Los muy serios y encastados cárdenos de la divisa avileña de José Escolar propiciaron hoy en Pamplona una tarde de emociones fuertes, reflejada en el corte de sendas orejas por parte del colombiano Juan de Castilla y del veterano Rafaelillo, que recibió una auténtica paliza al ser prendido por el cuarto de la tarde con el resultado, en principio, de múltiples contusiones.
Aun así, esos momentos de tensión tardaron algo en llegar, porque con el primero de la tarde, un toro de 600 kilos mansón y manejable, aunque sin humillar, Rafaelillo se tomó sus precauciones, más o menos como Fernando Robleño con el segundo, otro ejemplar muy armado que pidió mayor mando en los engaños que el que le aplicó el madrileño en un trasteo sin asiento.
Solo que ya con este, en el tercio de quites, se dejó ver Juan de Castilla con unas enfibradas gaoneras con las que, antes de que saliera el primero de su lote, ya logró fijar la atención de peñas y de público en general, al mostrar con esa tarjeta de visita la decisión y las ganas con la que llegaba a Pamplona.
Y así se iba constatar con el aparatoso y cornipaso tercero, desde el saludo capotero y en el inicio de rodillas con la muleta, con los que el torero de Medellín volvió a caldear el ambiente.
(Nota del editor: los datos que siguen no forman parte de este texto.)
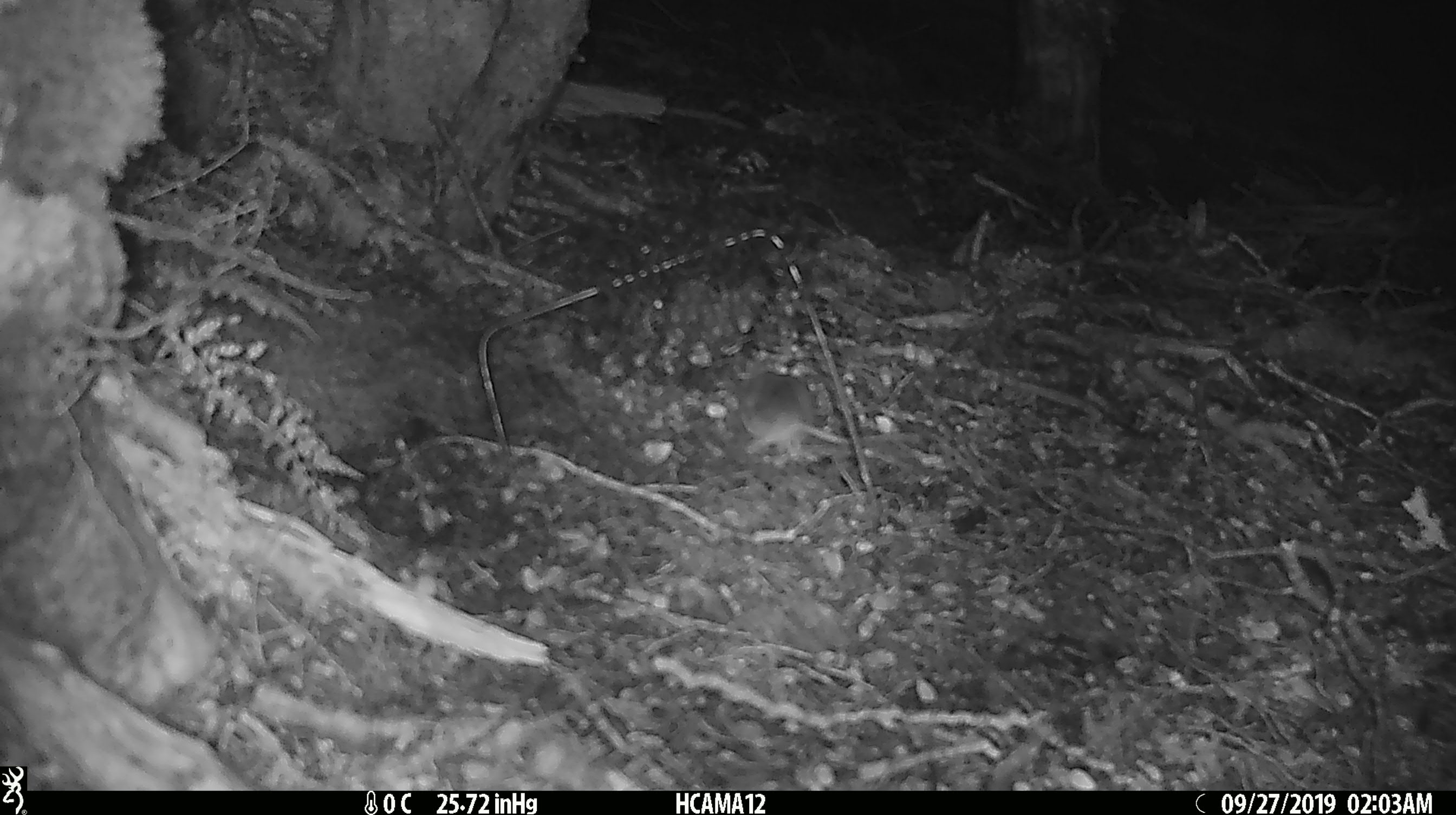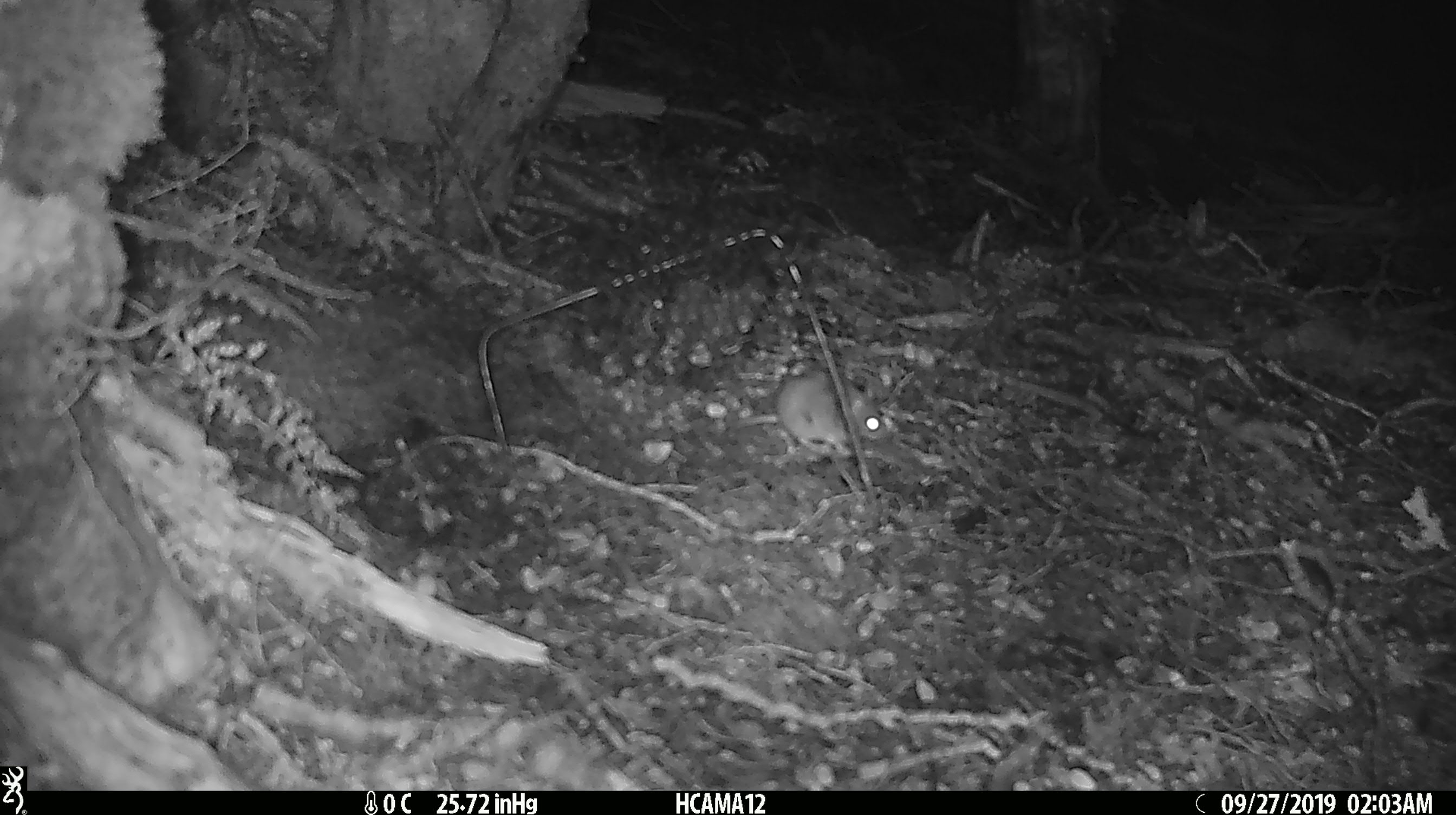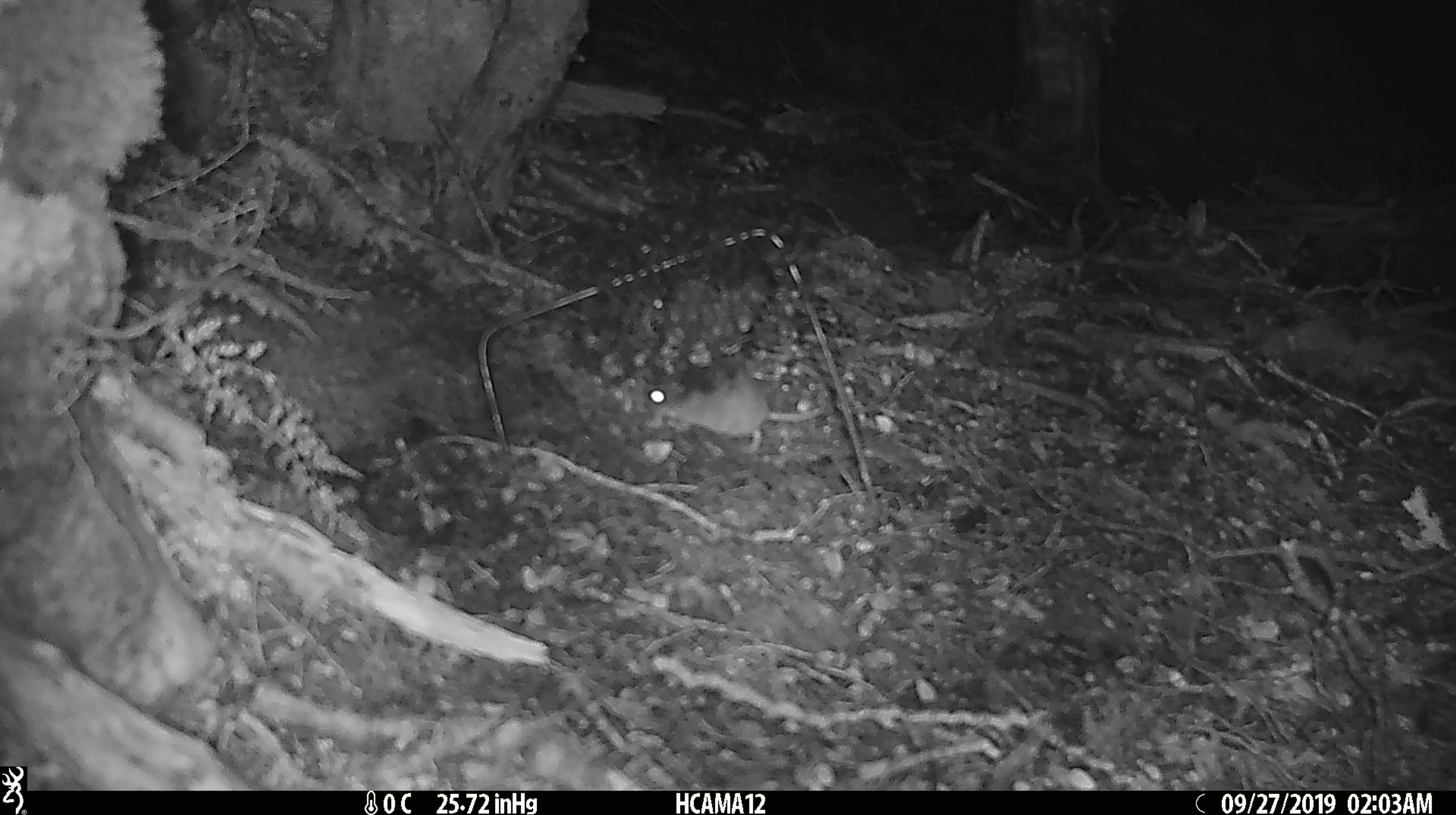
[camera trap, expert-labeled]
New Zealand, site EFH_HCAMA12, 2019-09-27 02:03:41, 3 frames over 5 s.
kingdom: Animalia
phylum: Chordata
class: Mammalia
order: Rodentia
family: Muridae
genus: Mus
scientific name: Mus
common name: mouse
Pero ya desde su salida el de Escolar acusó también una visible falta de fuerza en los cuartos traseros, que encogía cada vez que se paraba y que condicionó un tanto sus embestidas, por mucho que fueran repetidas y prontas.
La cuestión es que, para completarlas con la humillada entrega que apuntaba, el cárdeno necesitó de más pulso en una tela que el colombiano movió de manera ligera en una faena casi frenética, aunque animosa y muy jaleada por las peñas, que solo se atemperó en el tramo final, justo cuando, por eso mismo, se acabó de ver la auténticamente buena condición de su enemigo.
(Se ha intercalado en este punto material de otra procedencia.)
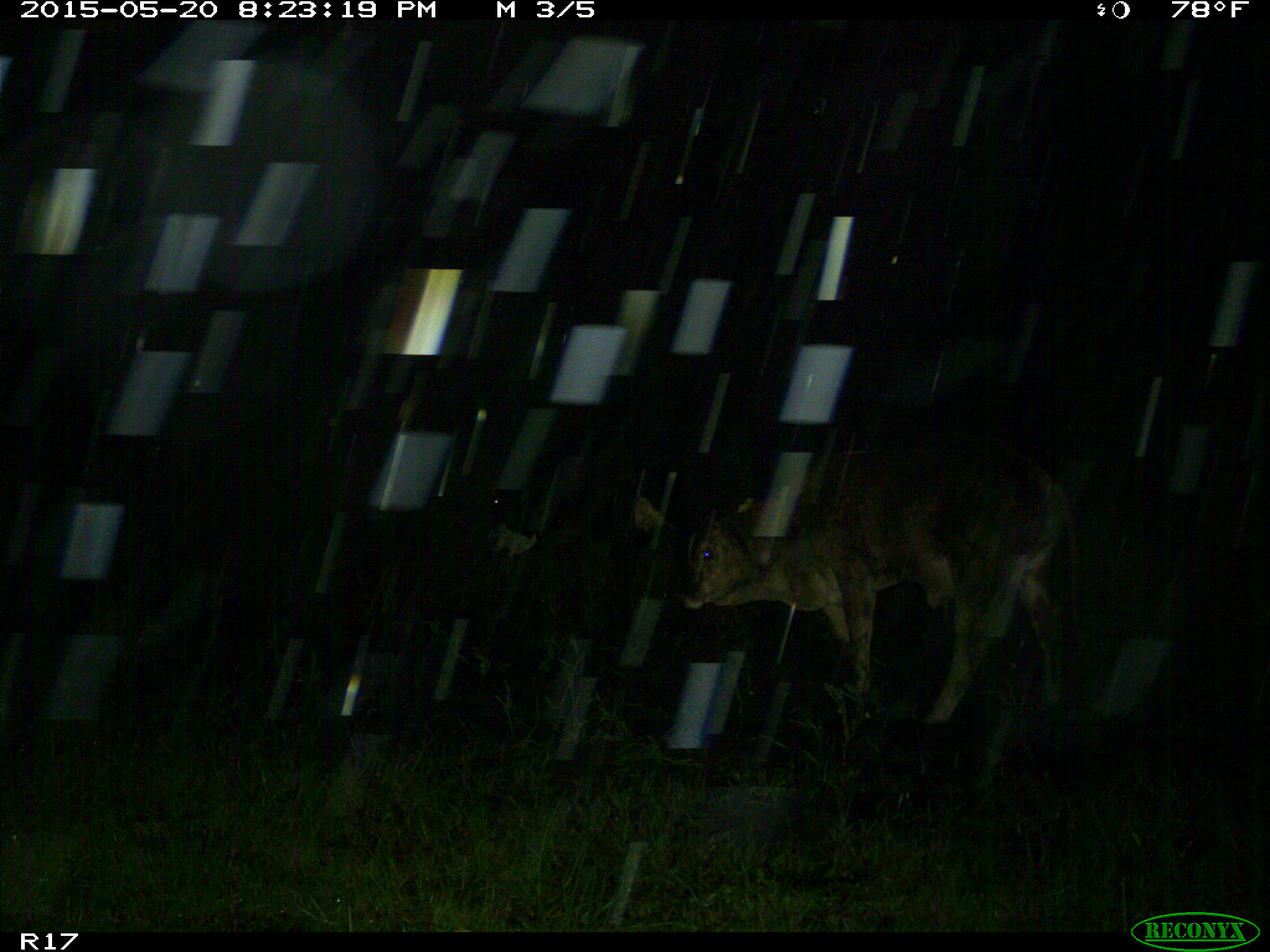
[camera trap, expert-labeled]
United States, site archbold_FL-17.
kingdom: Animalia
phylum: Chordata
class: Mammalia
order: Artiodactyla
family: Bovidae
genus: Bos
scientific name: Bos taurus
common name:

Pero para entonces Juan de Castilla se había ganado con su entrega al público pamplonés, y más aún después de salir prendido por el pecho, saliendo secamente rebotado, en un primer pinchazo que no fue óbice para que se le pidiera con fuerza una oreja ganada con absoluta decisión.
La segunda, para Rafaelillo
La otra de las dos concedidas se la entregó el alguacilillo a un para entonces vapuleado Rafaelillo, que, haciendo un esfuerzo, se había ido a recibir a ese serísimo cuarto toro a la puerta de chiqueros, para ver cómo este no obedecía su capote y saltaba por encima de su menuda figura.
Sin apenas sangrar en varas, el "escolar" llegó muy entero y crecido a la muleta del murciano, que le abrió faena de rodillas para después pasarlo sin apenas gobierno ni ajuste, hasta que, en la segunda tanda con la mano izquierda, un error en el cite provocó una colada del cárdeno que prendió al torero, lo zarandeó duramente y aún volvió a recogerlo de la arena para seguir sacudiéndole desde la altura de su aparatosa arboladura.
Atendido por cuadrillas y compañeros, tomó aire Rafaelillo para, sin chaquetilla y con la taleguilla rasgada, volver a la cara de un animal que ya se había hecho el amo de la situación hasta que, no sin volver a pasar apuros, pudo dejarle una estocada tendida de la que el de Escolar tardó en caer, mientras el torero se dolía en la distancia entre el aplauso de una plaza que quiso agradecer su épica disposición.
Y aún faltaba por salir el quinto, otro cárdeno al que bien puede calificarse como el de más serio trapío de cuantos se llevan lidiados en la feria: un auténtico "tío" con dos buidos y veletos pitones y un cuajo redondo. Pero fue en un quite por chicuelinas de Juan de Castilla cuando el toro enseñó, además de su espectacular lámina, también la clara condición de su embestida.
En el año de su retirada, Robleño lo pasó de muleta de manera compuesta y suficiente pero sin llegar a poner sobre el tapete esa mayor apuesta necesaria para haberle sacado el partido que el "escolar" le siguió ofreciendo hasta el último momento, antes de que llegaran unos repetidos fallos con la espada y el descabello.
El sexto, un alto y feo ejemplar, agalgado y caído de riñones, fue el auténtico lunar del encastado encierro, pues este solo sacó mansedumbre, tanta como para no descolgar un milímetro su elevado cuello y, además, desentenderse de los engaños ya a final del esforzado pero opaco trasteo de Juan de Castilla, que aún pasaría, ante tal panorama, auténticas fatigas para darle muerte.